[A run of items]
━━━━

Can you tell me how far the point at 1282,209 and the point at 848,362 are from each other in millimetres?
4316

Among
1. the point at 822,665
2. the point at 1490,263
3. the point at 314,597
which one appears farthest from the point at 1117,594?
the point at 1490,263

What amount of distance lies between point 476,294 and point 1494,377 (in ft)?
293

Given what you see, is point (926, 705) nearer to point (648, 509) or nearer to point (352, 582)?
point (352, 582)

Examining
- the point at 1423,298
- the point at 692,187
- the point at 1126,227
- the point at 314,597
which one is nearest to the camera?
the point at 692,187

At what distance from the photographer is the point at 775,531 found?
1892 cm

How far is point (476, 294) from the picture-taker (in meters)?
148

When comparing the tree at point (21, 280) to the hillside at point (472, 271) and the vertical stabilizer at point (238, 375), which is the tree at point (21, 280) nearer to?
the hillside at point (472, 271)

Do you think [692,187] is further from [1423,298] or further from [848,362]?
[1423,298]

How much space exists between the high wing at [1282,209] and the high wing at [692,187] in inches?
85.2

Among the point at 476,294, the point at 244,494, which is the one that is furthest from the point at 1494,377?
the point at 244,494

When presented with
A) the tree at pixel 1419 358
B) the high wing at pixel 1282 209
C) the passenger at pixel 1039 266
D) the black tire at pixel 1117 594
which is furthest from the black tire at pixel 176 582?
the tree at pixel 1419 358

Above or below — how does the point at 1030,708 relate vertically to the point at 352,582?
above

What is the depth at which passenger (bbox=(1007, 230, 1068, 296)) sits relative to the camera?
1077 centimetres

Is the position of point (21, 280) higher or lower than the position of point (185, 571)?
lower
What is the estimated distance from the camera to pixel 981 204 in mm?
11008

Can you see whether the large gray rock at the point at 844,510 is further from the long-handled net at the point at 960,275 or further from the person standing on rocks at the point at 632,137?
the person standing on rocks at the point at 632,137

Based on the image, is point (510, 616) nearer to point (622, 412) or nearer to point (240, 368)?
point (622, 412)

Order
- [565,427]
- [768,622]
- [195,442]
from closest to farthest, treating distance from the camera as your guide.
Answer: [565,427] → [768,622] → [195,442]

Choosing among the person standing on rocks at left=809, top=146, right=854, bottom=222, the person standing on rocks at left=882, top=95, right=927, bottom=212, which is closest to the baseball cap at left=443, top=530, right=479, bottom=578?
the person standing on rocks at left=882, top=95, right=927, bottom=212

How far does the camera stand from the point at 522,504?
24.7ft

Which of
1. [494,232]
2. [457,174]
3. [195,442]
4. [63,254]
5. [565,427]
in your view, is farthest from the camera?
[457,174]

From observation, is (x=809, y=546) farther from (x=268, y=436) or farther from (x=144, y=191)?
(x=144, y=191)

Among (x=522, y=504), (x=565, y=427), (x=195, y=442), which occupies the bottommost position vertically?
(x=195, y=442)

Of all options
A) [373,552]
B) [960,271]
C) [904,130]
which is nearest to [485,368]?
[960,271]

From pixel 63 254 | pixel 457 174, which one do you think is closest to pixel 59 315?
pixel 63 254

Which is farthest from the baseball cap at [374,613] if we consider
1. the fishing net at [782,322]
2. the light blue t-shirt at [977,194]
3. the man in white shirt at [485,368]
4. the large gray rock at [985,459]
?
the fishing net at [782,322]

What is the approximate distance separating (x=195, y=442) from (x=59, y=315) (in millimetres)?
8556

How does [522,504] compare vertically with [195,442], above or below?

━━━━

| STATED GOAL |
Resize the items from the line with "What is the approximate" through the end of the items, including both ends, repeating every line with its request. Multiply each number in the answers (the distance values) by 0.6 and round to whole numbers, with halves rounded up.

| RESULT OF THIS EXERCISE |
What is the approximate distance separating (x=195, y=442) from (x=59, y=315) (in millimetres)?
5134

How does [522,504] compare vertically with [195,442], above or below?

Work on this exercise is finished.